__What the task asks__
Copy the data below exactly, but not the pictures it contains.

__Provided material__
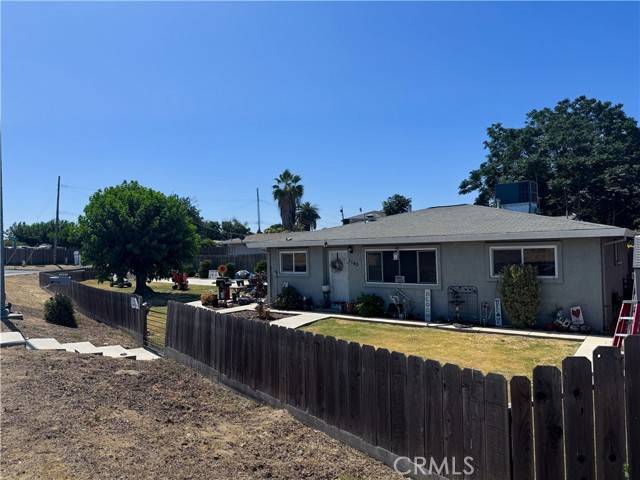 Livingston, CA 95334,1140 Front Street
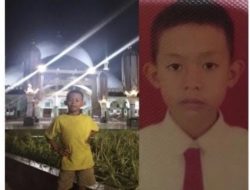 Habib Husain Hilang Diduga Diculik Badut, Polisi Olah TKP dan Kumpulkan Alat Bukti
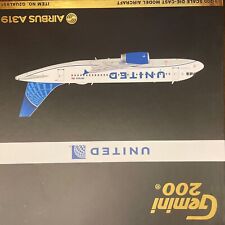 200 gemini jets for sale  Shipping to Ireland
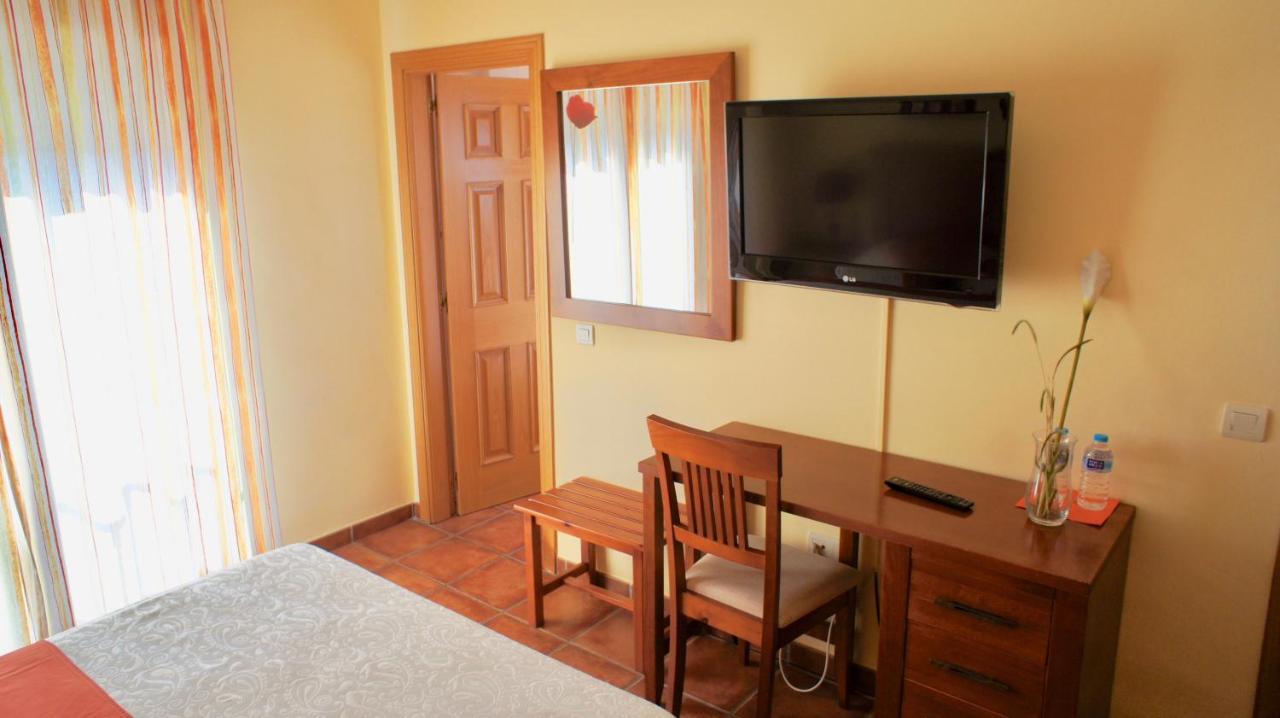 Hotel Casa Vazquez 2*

__Reply to the task__
 Livingston, CA 95334,1140 Front Street
 Habib Husain Hilang Diduga Diculik Badut, Polisi Olah TKP dan Kumpulkan Alat Bukti
 200 gemini jets for sale  Shipping to Ireland
 Hotel Casa Vazquez 2*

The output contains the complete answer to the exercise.